TEXTE FOURNI ->

+ + + + +

Blessés gravement, Eric et Elsa furent rapatriés en France. Hamed, lui, succomba à ses blessures. Ce fut l'une des premières attaques visant ainsi des civils, bien avant la spirale d'attentats qui allaient ensanglanter le pays au cours des années suivantes - au point de parler d'une « irakisation » de l'Afghanistan...

Les dernières nouvelles qui nous viennent aujourd'hui de Kaboul témoignent de cette descente aux enfers. Selon l'AFP, cinq enfants afghans et deux soldats allemands ont été tués, lundi 20 octobre, dans un attentat-suicide revendiqué par des insurgés talibans à Kunduz, dans le nord de l'Afghanistan.


On a également appris ce matin qu'un porte-parole des talibans, Zabihullah Mujahid, aurait revendiqué l'assassinat d'une ressortissante britannique, employée de Serve Afghanistan, une ONG chrétienne spécialisée dans l'aide aux infirmes, tuée hier matin, dans l'ouest de Kaboul, et accusée de prosélytisme. 


Depuis le mois de janvier, au moins 146 actes de violence ont visé des ONG, contre 135 pour l'ensemble de l'année 2007, selon un rapport alarmant d'Anso (Afghanistan NGO Safety Office), un groupe spécialisé dans la sécurité des ONG.


De quoi soulever de nombreuses questions comme celle des précautions renforcées que doivent prendre les étrangers sur place. Mais aussi le rôle de certaines de ces ONG qui ne prennent peut-être pas suffisamment en compte les sensibilités locales. Les terroristes ont bon dos.

+ + + + +

CONSIGNE A ->
D'après le texte sur les violences en Afghanistan, combien d'actes de violence ont visé des ONG depuis le mois de janvier ?
CONSIGNE B ->
Renvoyez sans aucune modification le passage du texte sur les violences en Afghanistan qui commence par « De quoi soulever » et se poursuit jusqu'à « ont bon dos. ».
CONSIGNE C ->
Écrivez la suite du texte sur les violences en Afghanistan, en partant de sa dernière phrase.

EXTRAIT DE DONNÉES ->

+ + + + +

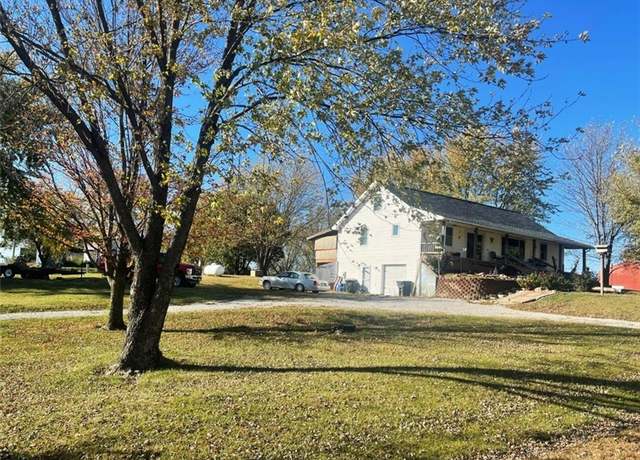 Property at 5054 SE Yuma Dr, Lathrop, MO 64465, 4 beds, 2.5 baths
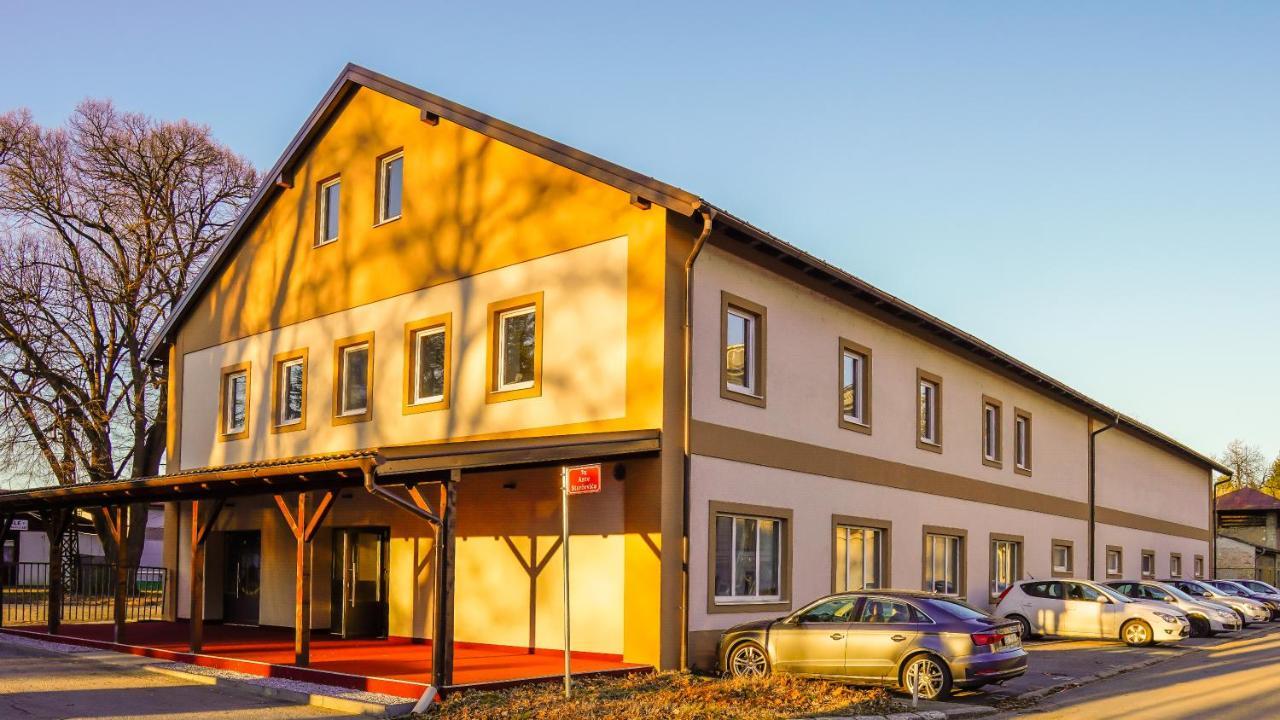 Bed and Breakfast Industrial Belisce Exteriér fotografie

+ + + + +

RÉSULTAT DE L'EXERCICE A ->
Au moins 146 actes de violence.

RÉSULTAT DE L'EXERCICE B ->
De quoi soulever de nombreuses questions comme celle des précautions renforcées que doivent prendre les étrangers sur place. Mais aussi le rôle de certaines de ces ONG qui ne prennent peut-être pas suffisamment en compte les sensibilités locales. Les terroristes ont bon dos.

RÉSULTAT DE L'EXERCICE C ->
Mais parfois, c'est tout simplement la population que nous pouvons choquer par nos attitudes. Il serait judicieux, en effet, de se demander s'il n'est pas déplacé d'afficher ses convictions chrétiennes dans un pays emprunt de tradition tribale et islamique ou de boire de la bière en plein ramadan. Par respect, tout simplement.

Certaines ONG - et pas toutes, heureusement ! - ont également la fâcheuse tendance à entretenir une certaine forme d'assistanat sans donner suffisamment de responsabilité aux employés afghans.


Mais c'est à eux, avant tout, qu'il faut penser. A eux et à des personnes comme Farida. Car lorsque les expatriés quitteront l'Afghanistan, ce sont des personnes comme elles qui resteront.

Pour témoigner. Avec courage et audace.